‘Infrastructure’ bill provision lets government track every trip you take

infrastructure bill lets government track every trip

Did you know that the recently passed U.S. Senate “infrastructure” bill contains a provision to develop a system that lets government track every mile of every trip you take?

Within the 2,700 pages of the $1.2 trillion infrastructure bill — passed with the assistance of Republican frauds and liars who want you to believe they are the party of fiscal responsibility — is obscure language requiring the Department of Transportation to test the feasibility of taxing drivers for the number of miles they travel.

The tax would be broad enough to target any “passenger motor vehicles,” including light and medium-to-heavy-duty trucks. The brain trust behind this new tax is Secretary of Transportation Pete Buttigieg who suggested it earlier this year, saying the idea showed “a lot of promise.”

After receiving some backlash for his idea, Buttigieg reversed his stance on the idea a few days later as infrastructure debates got under way, and he assured America that a miles-driven tax would not be included in the legislation.

“That’s not part of the conversation about this infrastructure bill, so just want to make sure that’s really clear,” Buttigieg said in a CNN interview.

Despite Buttigieg’s assurance that his new tax wouldn’t be in the bill, a pilot program to create it is contained in the legislation recently passed in the U.S. Senate.

Liberty-loving Americans should be very concerned because not only will this pilot program pave the way for Washington to implement a permanent per-mile tax (double-taxing people who drive vehicles that burn gasoline or diesel), it will potentially lead to government tracking of every trip you take.

“The concerns that have the most merit are those about privacy,” said Ulrik Boesen, senior policy analyst at The Tax Foundation.

Unfortunately, the framework for a national surveillance system has been under construction for several years.

In January 2015, Obama and the Republican-controlled Congress passed legislation that allowed the US Drug Enforcement Agency (DEA) to create a national database of license plates and driving habits of Americans. Though originally created to combat drug trafficking, the program was later expanded to track other “criminals.” The information was even made available to state-level law enforcement agencies.

Expansion of the program was given a boost in January 2018 when Trump and the Republican Party gave Immigration and Customs Enforcement (ICE) agency-wide access to a nationwide license plate recognition database to assist the agency with immigration control.

In November 2019, a bill was introduced in the House that would have created a real-time national driver surveillance program that would make it possible for law enforcement to know anything and everything about a driver at the click of a button. Known as the “Safe Drivers Act” (SDA), the bill’s primary purpose is to make everything a motorist has done available to law enforcement NATIONWIDE, and it will accomplish this feat by tracking driver’s licenses in addition to license plates.

If it becomes law (it’s been in committee since it was introduced), SDA will “incentivize” states — code for bribing them with taxpayer-funded money — to modernize their computer systems in such a way as to make it possible for states to all work together and make real-time driver information available to one and all.

By the way, Honda, Ford, General Motors, BMW, and Renault have been testing a radical new system that “assigns digital IDs to individual autos, linked to information such as ownership and service histories. This data covering the lifetime of the vehicle would be used to recognize cars on the road, allowing for fees to be paid automatically by the owner with no need for the specialized tags required in current electronic toll collection systems.”

Talk about making Big Brother’s job easier.

Sen.

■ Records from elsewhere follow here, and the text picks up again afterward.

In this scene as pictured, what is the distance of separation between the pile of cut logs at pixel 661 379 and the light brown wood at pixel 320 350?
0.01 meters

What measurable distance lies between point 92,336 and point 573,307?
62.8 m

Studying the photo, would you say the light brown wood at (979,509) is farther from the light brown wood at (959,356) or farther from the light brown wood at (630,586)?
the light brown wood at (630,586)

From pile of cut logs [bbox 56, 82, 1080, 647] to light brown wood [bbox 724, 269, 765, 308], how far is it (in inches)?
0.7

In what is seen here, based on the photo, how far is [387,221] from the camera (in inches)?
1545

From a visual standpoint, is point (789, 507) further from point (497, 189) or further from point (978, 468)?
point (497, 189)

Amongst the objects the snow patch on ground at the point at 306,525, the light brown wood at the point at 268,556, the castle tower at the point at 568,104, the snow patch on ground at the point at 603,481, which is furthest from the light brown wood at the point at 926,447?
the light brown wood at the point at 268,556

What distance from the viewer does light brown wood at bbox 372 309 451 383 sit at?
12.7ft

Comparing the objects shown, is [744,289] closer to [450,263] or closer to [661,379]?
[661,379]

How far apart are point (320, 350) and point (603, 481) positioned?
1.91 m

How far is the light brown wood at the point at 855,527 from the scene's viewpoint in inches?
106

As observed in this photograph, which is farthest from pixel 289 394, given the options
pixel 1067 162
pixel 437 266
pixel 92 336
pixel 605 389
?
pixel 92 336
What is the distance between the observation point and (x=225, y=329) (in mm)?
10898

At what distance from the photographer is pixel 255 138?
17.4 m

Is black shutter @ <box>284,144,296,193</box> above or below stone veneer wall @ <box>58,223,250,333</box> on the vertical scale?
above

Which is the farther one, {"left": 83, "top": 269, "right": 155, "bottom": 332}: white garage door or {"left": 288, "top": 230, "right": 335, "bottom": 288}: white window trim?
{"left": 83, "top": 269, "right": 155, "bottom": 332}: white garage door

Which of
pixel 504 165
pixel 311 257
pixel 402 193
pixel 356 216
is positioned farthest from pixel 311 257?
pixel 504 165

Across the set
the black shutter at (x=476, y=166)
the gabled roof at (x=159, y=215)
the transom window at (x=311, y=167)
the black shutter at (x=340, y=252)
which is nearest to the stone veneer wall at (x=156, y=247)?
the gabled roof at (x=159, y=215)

Mitt Romney, R-Utah, one of the Republican frauds responsible for the “infrastructure” bill, is defending the pilot program, and he thinks that anyone who believes it will lead to government tracking every trip you take is only “fearmongering.”

“Talk of the infrastructure bill allowing the government to track your driving through a VMT is fearmongering and misinformation,” Romney said. “It creates a VOLUNTARY study to determine how electric cars can support the Highway Trust Fund so the burden isn’t solely on those who pay a gas tax.”

Seems to me we heard something similar to this when Americans raised concerns about the PATRIOT Act leading to limitless spying on Americans.

When it comes to the assault on our constitutional rights. Big Brother rarely launches a full-blown frontal attack because the intention is too obvious. Instead, the strategy most often used is one that mirrors the advice Screwtape gave his nephew Wormwood in the C.S. Lewis novel, The Screwtape Letters.

“Indeed, the safest road to hell is the gradual one, the gentle slope, soft underfoot, without sudden turnings, without milestones, without signposts.”

It’s easy to point a finger at Democrats and the Far-Left for our loss of liberty, but the reality is that Republicans have worked hand-in-hand with them to lead us down the road to tyrannical hell. We need look no further than the Patriot Act, which brought us the NSA spying program Trump wants to make permanent, along with a bucket list of gun-control legislation from the GOP to see how this is true.

I think it’s safe to call the miles-driven tax such a road, don’t you?

 


David Leach is the owner of the Strident Conservative. He holds people of every political stripe accountable for their failure to uphold conservative values, and he promotes those values instead of political parties.